Moreover, obligations imposed by law and those imposed by the license are separate and distinct and we frown on efforts to import obligations imposed by law into the license. All users are obliged to comply with the law that applies to them, whether or not a license says so, so there is no need to duplicate the duty in the license. It also imposes obligations arising in one jurisdiction on others who might not otherwise have them in their jurisdiction, a violation of OSD6 (discrimination based on geographic locale).
In addition:
What does Section 4(d) do - how it is different from 4(c), other than to state it in the inverse?

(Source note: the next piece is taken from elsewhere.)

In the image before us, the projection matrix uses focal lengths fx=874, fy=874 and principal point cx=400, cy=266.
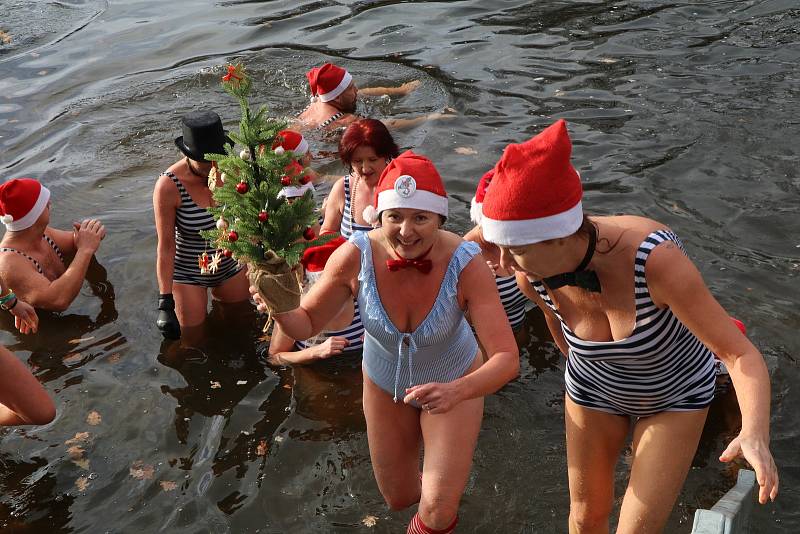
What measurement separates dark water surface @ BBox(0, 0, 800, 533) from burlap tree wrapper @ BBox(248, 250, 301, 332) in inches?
78.0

What is Section 5(d) meant to say and do? Are you suggesting that those who don't contribute code, but conducted a scientific experiment, can be listed as authors of the work? The attribution list is generally understood to be those who have made copyrightable contributions to the source code file. This is useful information to have if one needs to contact all the authors for a license change, although it is being replaced by version control information. But by adding people who are not copyright authors you are adding noise to the intended use of the Notice file. Throwing non-authors into the mix might also invite those who don't actually have any rights to bring claims premised on the theory that they do because their name is listed.